Much like Beyonce sang in "Halo," I realized over the last couple of months that my walls were tumbling down. Well, maybe not tumbling down. That's too much. It's more like what's going on with the brick fireplace that is original to my 1880's shotgun apartment - there's some natural wear and tear going on because that wall is just plain old.
My emotional walls were built almost 6 years ago. They were hastily made with less than stellar equipment and they eventually started to crack. I'm pretty sure there was even a hole in there somewhere. There must have been because somewhere along the way my ice cold heart thawed out a little. Each encounter with a new man was suddenly leaving me with hope and optimism, instead of my usual fear and caution. I found myself feeling vulnerable at the hands of people who did nothing to deserve that level of control over my emotions.
What's a girl to do?
Logic told me a trip to the hardware store was in order. Time to pick up some rebar, some really good concrete. Maybe even call the Corps of Engineers to find out what they've been using to make those fancy new floodwalls in NOLA.

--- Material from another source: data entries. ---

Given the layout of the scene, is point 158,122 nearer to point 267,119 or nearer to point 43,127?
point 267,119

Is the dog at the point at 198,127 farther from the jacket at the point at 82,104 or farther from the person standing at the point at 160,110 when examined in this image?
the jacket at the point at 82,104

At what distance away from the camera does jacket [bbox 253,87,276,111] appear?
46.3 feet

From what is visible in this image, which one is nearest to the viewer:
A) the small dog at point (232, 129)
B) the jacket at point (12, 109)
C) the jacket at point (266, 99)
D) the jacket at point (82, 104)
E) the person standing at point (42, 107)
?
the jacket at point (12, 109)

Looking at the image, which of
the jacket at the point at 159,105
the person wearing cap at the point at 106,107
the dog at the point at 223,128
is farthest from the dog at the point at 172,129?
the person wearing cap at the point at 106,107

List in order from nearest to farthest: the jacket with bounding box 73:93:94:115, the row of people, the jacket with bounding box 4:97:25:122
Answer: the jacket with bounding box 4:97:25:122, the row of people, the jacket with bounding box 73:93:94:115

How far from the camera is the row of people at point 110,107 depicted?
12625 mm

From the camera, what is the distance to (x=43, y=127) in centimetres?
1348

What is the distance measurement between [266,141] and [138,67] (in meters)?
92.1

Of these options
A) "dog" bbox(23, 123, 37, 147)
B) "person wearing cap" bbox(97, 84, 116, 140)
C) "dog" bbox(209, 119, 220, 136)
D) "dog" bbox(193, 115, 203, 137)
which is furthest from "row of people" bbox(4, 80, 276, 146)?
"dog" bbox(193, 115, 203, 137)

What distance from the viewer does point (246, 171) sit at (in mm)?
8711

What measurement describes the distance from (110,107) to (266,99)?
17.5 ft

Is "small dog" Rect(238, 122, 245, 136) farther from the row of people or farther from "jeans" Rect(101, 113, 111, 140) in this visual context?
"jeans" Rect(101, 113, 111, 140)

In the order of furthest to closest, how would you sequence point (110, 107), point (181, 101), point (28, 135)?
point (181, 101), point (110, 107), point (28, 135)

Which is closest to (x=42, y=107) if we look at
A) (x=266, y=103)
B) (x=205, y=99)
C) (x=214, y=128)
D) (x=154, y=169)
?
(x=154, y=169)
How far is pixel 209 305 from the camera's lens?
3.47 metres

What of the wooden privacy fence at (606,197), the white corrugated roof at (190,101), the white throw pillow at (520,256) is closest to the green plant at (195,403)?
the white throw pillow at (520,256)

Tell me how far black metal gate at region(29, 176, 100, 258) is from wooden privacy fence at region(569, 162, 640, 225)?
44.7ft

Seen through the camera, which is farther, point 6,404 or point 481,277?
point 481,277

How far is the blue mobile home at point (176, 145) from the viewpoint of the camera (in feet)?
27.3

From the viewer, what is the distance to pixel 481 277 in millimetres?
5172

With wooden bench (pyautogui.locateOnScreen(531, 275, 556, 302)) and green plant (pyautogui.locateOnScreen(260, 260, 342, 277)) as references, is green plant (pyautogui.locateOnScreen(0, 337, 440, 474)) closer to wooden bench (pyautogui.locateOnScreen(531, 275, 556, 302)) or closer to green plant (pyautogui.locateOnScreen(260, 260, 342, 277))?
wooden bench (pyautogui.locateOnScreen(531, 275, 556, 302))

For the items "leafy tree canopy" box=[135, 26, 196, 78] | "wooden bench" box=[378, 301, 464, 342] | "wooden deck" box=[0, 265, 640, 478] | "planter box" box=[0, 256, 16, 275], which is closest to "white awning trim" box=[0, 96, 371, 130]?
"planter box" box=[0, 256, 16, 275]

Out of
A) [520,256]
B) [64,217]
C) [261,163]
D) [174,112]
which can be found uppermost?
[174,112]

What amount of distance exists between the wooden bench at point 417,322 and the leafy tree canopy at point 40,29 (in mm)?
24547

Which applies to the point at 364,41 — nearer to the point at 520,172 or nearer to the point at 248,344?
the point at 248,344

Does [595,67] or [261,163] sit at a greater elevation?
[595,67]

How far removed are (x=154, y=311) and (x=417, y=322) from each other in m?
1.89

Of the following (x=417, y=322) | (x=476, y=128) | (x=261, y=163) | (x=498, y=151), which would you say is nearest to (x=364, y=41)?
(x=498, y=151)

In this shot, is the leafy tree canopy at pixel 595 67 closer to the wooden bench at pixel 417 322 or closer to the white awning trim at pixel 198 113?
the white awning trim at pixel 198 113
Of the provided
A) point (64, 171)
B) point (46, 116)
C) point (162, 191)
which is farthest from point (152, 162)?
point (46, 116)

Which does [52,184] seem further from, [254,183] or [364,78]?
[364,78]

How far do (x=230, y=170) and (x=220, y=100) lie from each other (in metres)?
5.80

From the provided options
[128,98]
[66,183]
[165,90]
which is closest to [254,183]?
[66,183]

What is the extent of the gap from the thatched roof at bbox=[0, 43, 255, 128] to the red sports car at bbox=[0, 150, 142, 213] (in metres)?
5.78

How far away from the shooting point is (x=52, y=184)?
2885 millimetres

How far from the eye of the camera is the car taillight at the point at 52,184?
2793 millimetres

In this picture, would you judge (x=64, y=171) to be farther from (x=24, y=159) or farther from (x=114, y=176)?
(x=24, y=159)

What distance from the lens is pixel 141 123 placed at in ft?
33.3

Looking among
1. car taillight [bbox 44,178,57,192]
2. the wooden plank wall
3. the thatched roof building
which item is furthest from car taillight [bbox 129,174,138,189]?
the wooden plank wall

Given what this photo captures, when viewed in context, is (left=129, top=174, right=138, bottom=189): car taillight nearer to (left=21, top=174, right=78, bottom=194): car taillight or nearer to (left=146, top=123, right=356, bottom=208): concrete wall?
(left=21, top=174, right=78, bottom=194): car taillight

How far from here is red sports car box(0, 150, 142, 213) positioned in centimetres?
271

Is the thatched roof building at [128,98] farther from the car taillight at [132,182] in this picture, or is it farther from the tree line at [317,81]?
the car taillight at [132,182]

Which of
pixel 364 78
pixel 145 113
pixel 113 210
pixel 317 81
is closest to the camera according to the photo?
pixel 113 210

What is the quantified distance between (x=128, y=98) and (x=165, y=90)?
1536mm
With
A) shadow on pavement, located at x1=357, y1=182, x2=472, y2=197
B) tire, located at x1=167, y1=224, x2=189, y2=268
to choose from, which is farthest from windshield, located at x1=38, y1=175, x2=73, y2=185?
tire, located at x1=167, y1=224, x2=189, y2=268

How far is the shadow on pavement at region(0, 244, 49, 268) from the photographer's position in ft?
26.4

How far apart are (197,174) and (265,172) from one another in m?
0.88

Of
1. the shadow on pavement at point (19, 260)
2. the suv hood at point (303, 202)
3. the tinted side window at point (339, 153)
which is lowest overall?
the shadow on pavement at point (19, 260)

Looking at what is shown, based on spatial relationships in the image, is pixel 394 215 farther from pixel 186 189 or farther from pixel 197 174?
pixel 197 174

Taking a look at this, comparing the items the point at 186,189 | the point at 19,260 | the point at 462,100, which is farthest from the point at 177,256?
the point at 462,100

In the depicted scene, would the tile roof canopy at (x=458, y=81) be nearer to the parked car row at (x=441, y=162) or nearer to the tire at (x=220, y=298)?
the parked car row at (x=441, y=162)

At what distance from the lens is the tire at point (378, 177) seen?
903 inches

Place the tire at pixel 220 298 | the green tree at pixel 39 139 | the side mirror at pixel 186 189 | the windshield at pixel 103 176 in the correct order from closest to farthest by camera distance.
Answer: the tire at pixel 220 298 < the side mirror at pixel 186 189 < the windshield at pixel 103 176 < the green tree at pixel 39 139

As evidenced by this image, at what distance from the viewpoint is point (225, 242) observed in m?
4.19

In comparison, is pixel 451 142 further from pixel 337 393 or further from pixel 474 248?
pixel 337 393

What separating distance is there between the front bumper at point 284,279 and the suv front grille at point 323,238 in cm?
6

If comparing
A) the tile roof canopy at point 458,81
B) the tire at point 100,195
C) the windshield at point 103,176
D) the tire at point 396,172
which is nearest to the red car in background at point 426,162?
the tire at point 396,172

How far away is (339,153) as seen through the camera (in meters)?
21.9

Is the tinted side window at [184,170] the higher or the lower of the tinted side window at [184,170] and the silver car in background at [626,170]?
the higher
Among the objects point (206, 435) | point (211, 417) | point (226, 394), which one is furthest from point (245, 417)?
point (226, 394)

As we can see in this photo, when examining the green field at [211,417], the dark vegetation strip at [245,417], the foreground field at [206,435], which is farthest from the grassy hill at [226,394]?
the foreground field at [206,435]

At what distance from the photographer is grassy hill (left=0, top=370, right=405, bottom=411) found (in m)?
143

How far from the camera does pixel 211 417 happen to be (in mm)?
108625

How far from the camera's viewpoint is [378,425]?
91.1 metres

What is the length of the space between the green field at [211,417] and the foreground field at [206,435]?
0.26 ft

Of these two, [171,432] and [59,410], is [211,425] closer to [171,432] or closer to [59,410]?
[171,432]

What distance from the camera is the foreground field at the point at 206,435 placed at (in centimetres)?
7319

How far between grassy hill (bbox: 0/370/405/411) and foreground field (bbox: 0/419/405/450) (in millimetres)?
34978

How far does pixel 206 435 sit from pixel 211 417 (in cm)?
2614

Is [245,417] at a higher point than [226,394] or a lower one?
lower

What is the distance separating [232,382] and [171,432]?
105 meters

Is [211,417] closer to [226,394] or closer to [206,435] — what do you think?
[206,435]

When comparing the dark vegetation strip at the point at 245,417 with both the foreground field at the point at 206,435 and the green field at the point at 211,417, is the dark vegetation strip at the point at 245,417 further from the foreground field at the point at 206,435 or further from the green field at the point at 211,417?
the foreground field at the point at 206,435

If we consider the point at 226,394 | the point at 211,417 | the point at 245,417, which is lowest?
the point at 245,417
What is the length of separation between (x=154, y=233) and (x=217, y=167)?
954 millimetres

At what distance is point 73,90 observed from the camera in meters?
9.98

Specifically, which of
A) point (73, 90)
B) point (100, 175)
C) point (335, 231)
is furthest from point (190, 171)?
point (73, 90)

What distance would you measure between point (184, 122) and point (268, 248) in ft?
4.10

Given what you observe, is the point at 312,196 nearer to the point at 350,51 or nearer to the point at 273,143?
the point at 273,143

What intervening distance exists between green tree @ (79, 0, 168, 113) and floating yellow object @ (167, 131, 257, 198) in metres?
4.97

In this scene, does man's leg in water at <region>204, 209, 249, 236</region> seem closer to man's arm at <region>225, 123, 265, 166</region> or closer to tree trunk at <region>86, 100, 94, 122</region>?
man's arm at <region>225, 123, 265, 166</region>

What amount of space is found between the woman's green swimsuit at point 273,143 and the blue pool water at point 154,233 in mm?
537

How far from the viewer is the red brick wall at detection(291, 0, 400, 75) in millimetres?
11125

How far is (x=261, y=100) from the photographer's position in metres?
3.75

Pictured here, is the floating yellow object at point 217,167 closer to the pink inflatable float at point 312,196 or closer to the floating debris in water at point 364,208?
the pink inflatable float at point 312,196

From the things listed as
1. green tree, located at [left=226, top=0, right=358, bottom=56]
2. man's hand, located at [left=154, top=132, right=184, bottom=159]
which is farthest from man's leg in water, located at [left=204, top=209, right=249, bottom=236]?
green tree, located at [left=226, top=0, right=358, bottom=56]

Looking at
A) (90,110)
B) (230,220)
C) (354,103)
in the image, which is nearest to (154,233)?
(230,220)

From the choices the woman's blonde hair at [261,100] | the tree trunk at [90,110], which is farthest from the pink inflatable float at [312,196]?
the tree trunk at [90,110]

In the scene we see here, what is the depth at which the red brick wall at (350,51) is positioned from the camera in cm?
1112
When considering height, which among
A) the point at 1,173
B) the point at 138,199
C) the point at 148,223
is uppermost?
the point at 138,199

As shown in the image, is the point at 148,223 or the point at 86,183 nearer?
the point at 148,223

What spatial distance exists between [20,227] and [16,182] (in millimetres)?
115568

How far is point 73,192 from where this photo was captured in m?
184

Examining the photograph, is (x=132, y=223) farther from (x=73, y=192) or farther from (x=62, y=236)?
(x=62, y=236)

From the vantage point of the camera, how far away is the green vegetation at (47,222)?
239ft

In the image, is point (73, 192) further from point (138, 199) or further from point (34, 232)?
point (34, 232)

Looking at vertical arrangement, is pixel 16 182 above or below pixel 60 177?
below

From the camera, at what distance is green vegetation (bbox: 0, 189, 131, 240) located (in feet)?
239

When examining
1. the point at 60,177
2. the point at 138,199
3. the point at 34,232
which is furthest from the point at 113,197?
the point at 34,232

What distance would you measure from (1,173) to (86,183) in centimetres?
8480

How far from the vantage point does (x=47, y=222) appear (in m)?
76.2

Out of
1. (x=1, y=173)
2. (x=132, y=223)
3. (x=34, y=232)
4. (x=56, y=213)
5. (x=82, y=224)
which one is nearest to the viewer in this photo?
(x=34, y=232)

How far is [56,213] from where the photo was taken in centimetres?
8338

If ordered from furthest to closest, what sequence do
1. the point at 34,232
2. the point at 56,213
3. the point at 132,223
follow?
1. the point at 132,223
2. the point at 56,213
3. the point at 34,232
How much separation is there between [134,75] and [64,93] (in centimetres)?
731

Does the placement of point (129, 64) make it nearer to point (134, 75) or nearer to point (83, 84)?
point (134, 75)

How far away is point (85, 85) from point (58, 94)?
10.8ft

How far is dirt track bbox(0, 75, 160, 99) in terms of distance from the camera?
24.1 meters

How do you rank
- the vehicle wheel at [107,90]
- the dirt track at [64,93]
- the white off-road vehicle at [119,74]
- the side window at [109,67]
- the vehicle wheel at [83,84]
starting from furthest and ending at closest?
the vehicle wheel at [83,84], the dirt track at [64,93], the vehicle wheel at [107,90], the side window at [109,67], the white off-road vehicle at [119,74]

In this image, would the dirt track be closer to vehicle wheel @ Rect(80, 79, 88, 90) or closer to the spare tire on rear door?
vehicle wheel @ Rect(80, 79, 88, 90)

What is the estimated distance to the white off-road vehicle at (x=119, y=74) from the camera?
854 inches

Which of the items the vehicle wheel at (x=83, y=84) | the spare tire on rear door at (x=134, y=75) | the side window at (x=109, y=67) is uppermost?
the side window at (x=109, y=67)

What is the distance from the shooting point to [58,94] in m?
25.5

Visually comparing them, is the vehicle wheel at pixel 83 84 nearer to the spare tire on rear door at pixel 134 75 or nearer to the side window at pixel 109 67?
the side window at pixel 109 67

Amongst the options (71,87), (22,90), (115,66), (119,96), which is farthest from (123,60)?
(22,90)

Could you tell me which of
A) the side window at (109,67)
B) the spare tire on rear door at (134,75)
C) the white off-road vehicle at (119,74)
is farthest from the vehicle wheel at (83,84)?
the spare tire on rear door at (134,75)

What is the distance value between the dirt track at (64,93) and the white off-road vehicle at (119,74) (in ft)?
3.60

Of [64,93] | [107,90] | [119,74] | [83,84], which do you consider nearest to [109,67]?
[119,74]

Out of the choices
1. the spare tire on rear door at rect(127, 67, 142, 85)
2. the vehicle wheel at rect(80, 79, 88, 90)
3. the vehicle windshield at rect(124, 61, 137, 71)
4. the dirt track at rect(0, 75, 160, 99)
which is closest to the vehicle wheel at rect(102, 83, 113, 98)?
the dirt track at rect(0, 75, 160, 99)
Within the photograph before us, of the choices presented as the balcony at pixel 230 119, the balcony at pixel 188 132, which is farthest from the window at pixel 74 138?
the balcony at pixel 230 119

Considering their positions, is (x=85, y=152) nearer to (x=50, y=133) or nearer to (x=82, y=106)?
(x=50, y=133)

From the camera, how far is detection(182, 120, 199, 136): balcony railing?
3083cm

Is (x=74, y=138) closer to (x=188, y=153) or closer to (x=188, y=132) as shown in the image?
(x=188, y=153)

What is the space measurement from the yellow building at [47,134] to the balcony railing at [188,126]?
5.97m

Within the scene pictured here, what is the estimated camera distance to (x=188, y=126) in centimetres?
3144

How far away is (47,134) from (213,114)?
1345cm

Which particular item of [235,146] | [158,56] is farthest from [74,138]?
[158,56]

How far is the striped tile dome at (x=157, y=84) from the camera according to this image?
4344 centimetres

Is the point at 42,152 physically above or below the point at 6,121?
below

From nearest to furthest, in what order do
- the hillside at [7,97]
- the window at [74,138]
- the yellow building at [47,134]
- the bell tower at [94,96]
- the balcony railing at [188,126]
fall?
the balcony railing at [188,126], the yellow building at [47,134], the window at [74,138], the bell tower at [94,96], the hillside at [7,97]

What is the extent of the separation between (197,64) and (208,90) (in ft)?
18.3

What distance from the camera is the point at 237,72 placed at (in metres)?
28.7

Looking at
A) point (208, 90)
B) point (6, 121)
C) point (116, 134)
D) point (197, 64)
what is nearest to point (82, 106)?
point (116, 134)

But then I realized that's a terrible idea. Making the walls stronger and higher will not do anyone any good, especially me. Sure, it will keep the bad men away, but it will also keep out the legitimately good ones. Once I do that, I might as well start hoarding cats.
Instead of driving to the hardware store, I opened up the sunroof and headed straight for the mall. I still have feelings to deal with (mostly disappointment and it's almost entirely with myself - I'm an excellent judge of character, but I have a tendency to ignore my own judgment) but at least I'll look hot in my new dress while I sort all these feelings out.